Home / OPINION / Analysis / Volodymyr Zelensky’s Harsh Lesson

Volodymyr Zelensky’s Harsh Lesson

Maintaining any further support from Washington requires the Ukrainian president to rise to the heights of diplomatic mastery.

On Friday afternoon, watching the coverage of Donald Trump and Volodymyr Zelensky’s meeting in Washington, we witnessed a harsh lesson in realpolitik—and a crash course in applied psychology.

A few conclusions from this depressing spectacle. The Ukrainian president turned out to be a worse psychologist than Emmanuel Macron and Keir Starmer, who had paid a visit to the White House just before him and, to some extent, “charmed” the U.S. president. Zelensky, on the other hand, clearly did not fully understand the new rules of the game in relations with America. You can subtly tease Donald Trump in public (indeed, both Macron and Starmer did so), but one must calculate precisely when and how overtly. The Ukrainian leader lacked this calculation and this finesse.

Trump requires constant homage (which is not such a rare trait among politicians), but what he particularly expects from Zelensky is kowtowing. Instead, Zelensky thought it was a good idea to engage in a noisy squabble with the U.S. leader in the Oval Office—with a man who has infinite experience in insult duels, and for whom one of his life mottos is the famous “You’re fired.”

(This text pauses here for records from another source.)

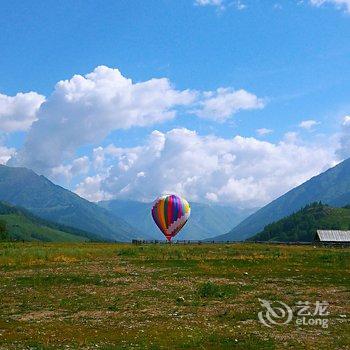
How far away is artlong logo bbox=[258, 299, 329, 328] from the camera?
88.4 ft

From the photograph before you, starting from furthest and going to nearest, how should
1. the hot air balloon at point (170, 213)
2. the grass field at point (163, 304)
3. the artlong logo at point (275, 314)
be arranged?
the hot air balloon at point (170, 213)
the artlong logo at point (275, 314)
the grass field at point (163, 304)

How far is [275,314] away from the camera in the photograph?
29.0 m

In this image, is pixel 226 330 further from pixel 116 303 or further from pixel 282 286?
pixel 282 286

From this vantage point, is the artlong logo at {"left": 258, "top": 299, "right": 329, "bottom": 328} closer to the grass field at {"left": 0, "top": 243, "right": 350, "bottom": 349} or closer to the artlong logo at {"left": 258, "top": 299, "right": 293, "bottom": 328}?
the artlong logo at {"left": 258, "top": 299, "right": 293, "bottom": 328}

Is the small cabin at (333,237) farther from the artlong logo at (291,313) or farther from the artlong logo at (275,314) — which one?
the artlong logo at (275,314)

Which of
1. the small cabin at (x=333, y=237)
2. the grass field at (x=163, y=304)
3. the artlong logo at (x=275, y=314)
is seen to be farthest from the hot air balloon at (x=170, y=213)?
the artlong logo at (x=275, y=314)

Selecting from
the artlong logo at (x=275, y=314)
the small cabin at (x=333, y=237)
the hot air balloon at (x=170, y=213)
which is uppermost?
the hot air balloon at (x=170, y=213)

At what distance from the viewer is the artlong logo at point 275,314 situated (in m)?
27.2

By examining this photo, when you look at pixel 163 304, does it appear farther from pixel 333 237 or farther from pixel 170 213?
pixel 333 237

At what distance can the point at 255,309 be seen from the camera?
30297 mm

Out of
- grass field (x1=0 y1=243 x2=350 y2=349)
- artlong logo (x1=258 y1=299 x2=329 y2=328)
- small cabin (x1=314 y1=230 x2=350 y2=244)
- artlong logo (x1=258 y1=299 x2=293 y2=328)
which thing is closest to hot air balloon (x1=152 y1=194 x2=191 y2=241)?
small cabin (x1=314 y1=230 x2=350 y2=244)


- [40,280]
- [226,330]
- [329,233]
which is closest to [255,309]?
[226,330]

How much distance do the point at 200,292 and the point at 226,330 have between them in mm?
11444

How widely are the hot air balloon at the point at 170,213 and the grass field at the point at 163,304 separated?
68.3m
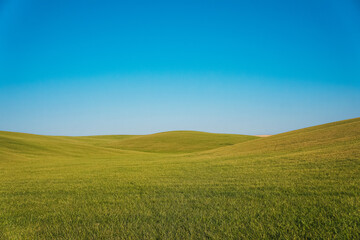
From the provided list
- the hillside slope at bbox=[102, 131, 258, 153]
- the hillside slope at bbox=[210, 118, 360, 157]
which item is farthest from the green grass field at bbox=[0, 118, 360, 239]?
the hillside slope at bbox=[102, 131, 258, 153]

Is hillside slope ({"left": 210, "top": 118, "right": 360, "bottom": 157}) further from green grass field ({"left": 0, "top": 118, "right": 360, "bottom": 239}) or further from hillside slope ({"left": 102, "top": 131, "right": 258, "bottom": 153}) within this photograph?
hillside slope ({"left": 102, "top": 131, "right": 258, "bottom": 153})

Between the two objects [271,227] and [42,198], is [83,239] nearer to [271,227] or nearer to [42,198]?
[271,227]

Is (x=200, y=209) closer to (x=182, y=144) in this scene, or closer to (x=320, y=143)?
(x=320, y=143)

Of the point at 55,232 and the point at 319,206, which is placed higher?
the point at 319,206

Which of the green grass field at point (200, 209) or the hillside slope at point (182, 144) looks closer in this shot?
the green grass field at point (200, 209)

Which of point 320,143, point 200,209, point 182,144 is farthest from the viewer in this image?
point 182,144

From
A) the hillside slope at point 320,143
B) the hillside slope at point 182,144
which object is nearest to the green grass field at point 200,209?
the hillside slope at point 320,143

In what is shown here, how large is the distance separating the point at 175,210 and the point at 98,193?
3.13 metres

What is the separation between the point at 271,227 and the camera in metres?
3.56

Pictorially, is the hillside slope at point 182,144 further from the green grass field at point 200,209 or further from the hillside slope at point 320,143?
the green grass field at point 200,209

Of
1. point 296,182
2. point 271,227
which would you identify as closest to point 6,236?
point 271,227

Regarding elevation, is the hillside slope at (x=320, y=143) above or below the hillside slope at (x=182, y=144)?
above

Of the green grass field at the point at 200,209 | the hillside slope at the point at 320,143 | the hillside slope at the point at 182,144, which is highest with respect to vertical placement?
the hillside slope at the point at 320,143

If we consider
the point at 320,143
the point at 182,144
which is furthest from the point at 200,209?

I write this with regret, but in this heated exchange of verbal punches, the Ukrainian president probably forgot that America was no longer an unconditional ally of his country, that today it demands much more from Ukraine than it promises, and that maintaining any further support from Washington requires him to rise to the heights of diplomatic mastery. To put it bluntly, the tone and style that may be politically effective in Kyiv do not necessarily have to work on the other side of the ocean.

Trump, on the other hand, was in his element. He knew that this was the kind of President his most ardent supporters wanted to see: unyielding, attacking, demolishing his adversaries. Even if that adversary is the leader of a country that has become the victim of a brutal aggression. Maybe even more so.

Trump, to put it mildly, has never been fond of either Ukraine or Zelensky himself. Today, there is just more anger and plain aversion in him towards the Ukrainian president. We may be irritated by this astonishing lack of empathy for the suffering nation. We may be surprised that Trump speaks at the same time in warm words about the “sacrifice made by the Soviet Union during World War II,” about the “wonderful business prospects” for the U.S. and Russia, or about the “nice Russian oligarchs.” That he calls Zelensky a “dictator” but steadfastly refuses to use the same term when asked about Putin.

Nevertheless, this is the kind of wonderland that Trump has invited us all to, and this is the world in which we live today. We can only hope for a quick awakening.